→ **What you need to do**
1) Copy the cancer incidence passage from "Between 2009 and 2013, 9" to "percent per year.", switching "incidence" to "occurrence".
2) Proceed with the cancer incidence passage from its last sentence onward.

→ **Source passage**
++++++++++++++++++++

National Incidence Trends, 2009-2013

Between 2009 and 2013, 9 of the 17 most common cancers in men showed decreases in incidence, including non-Hodgkin lymphoma and bladder, brain, colon and rectum, esophageal, laryngeal, lung and bronchus, prostate, and stomach cancers. Prostate cancer had the greatest decrease in incidence. Leukemia, melanoma, myeloma, and cancers of the kidney, liver, oral cavity, pancreas, and thyroid in men showed increases in incidence between 2009 and 2013, with liver cancer having the greatest increase. On average, the overall cancer incidence rate in men decreased 2.3 percent per year.

++++++++++++++++++++

Items listed in a dataset
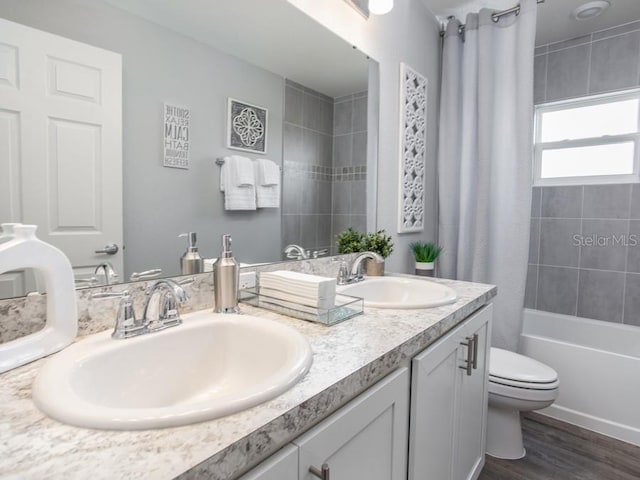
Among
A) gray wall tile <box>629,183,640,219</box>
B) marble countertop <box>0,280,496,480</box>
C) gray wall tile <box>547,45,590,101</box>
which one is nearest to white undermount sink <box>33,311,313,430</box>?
marble countertop <box>0,280,496,480</box>

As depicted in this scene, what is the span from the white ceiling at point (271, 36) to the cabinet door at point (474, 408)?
1101 mm

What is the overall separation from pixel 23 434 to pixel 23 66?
716 mm

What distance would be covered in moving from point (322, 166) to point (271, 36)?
20.6 inches

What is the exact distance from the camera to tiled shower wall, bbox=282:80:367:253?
1.44 metres

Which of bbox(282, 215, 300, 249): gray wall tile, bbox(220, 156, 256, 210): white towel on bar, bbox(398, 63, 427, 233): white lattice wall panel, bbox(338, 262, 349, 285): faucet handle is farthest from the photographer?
bbox(398, 63, 427, 233): white lattice wall panel

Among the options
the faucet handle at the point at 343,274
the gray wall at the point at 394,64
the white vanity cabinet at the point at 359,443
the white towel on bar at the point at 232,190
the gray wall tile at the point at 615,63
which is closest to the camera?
the white vanity cabinet at the point at 359,443

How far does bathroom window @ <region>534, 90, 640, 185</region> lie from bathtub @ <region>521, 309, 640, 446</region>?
42.3 inches

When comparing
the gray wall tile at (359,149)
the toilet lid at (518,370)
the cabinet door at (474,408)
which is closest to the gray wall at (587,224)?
the toilet lid at (518,370)

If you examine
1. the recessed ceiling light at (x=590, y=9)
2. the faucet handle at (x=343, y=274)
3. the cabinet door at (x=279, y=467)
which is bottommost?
the cabinet door at (x=279, y=467)

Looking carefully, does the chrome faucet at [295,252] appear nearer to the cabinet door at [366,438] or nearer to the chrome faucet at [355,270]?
the chrome faucet at [355,270]

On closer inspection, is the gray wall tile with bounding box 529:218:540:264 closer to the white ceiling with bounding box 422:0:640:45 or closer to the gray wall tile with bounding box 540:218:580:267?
the gray wall tile with bounding box 540:218:580:267

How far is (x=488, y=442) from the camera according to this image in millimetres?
1830

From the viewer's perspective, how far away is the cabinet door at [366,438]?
2.01 feet

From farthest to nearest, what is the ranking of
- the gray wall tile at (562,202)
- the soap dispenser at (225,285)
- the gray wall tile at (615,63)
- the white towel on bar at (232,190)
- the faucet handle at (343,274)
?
the gray wall tile at (562,202) < the gray wall tile at (615,63) < the faucet handle at (343,274) < the white towel on bar at (232,190) < the soap dispenser at (225,285)
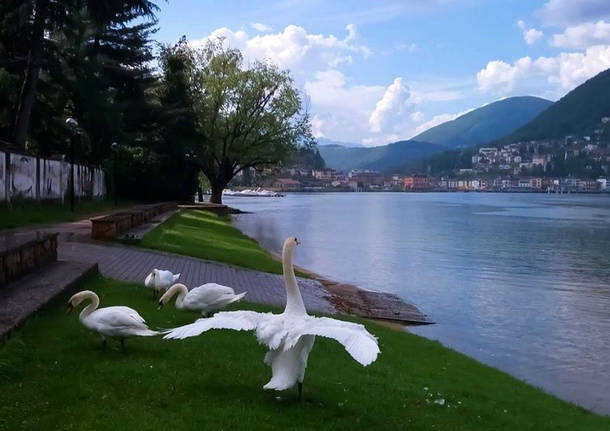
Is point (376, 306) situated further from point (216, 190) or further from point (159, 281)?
point (216, 190)

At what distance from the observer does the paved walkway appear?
1562 cm

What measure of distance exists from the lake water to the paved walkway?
3.47 m

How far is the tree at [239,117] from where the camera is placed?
6381 cm

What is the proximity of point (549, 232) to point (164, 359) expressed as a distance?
160 feet

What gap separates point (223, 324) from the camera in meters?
6.32

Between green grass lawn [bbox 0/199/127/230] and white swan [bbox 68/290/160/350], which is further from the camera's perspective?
green grass lawn [bbox 0/199/127/230]

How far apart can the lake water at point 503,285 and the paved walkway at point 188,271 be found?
3.47 m

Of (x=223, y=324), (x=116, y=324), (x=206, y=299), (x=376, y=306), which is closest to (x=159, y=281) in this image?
(x=206, y=299)

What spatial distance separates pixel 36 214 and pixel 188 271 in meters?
10.9

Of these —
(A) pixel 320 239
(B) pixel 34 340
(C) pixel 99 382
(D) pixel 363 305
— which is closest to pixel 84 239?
(D) pixel 363 305

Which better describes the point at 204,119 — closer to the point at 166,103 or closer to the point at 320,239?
the point at 166,103

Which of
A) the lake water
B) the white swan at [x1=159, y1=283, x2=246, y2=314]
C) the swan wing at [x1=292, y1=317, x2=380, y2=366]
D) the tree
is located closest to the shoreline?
the lake water

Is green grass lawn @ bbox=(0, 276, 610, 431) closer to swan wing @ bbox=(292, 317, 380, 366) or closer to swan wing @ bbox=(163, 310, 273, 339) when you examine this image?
swan wing @ bbox=(163, 310, 273, 339)

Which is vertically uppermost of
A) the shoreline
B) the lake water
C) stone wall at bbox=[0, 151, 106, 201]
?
stone wall at bbox=[0, 151, 106, 201]
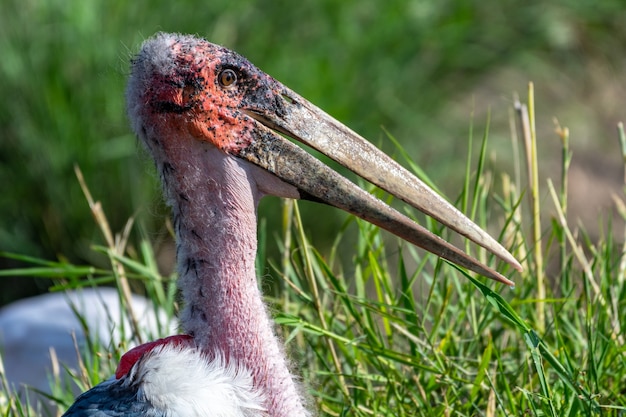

++++++++++++++++++++

→ **Answer section**
1)
Between 2009 and 2013, 9 of the 17 most common cancers in men showed decreases in occurrence, including non-Hodgkin lymphoma and bladder, brain, colon and rectum, esophageal, laryngeal, lung and bronchus, prostate, and stomach cancers. Prostate cancer had the greatest decrease in occurrence. Leukemia, melanoma, myeloma, and cancers of the kidney, liver, oral cavity, pancreas, and thyroid in men showed increases in occurrence between 2009 and 2013, with liver cancer having the greatest increase. On average, the overall cancer occurrence rate in men decreased 2.3 percent per year.

2)
Eight of the 18 most common cancers in women showed decreases in incidence, including non-Hodgkin lymphoma and cancers of the bladder, brain, cervix, colon and rectum, lung and bronchus, ovary, and stomach. Colon and rectum cancer had the greatest decrease in incidence. Leukemia, melanoma, myeloma, and cancers of the breast, corpus and uterus, kidney, liver, oral cavity, pancreas, and thyroid in women showed increases in incidence between 2009 and 2013, with liver cancer having the greatest increase. The overall cancer incidence rate in women on average did not change year by year between 2009 and 2013.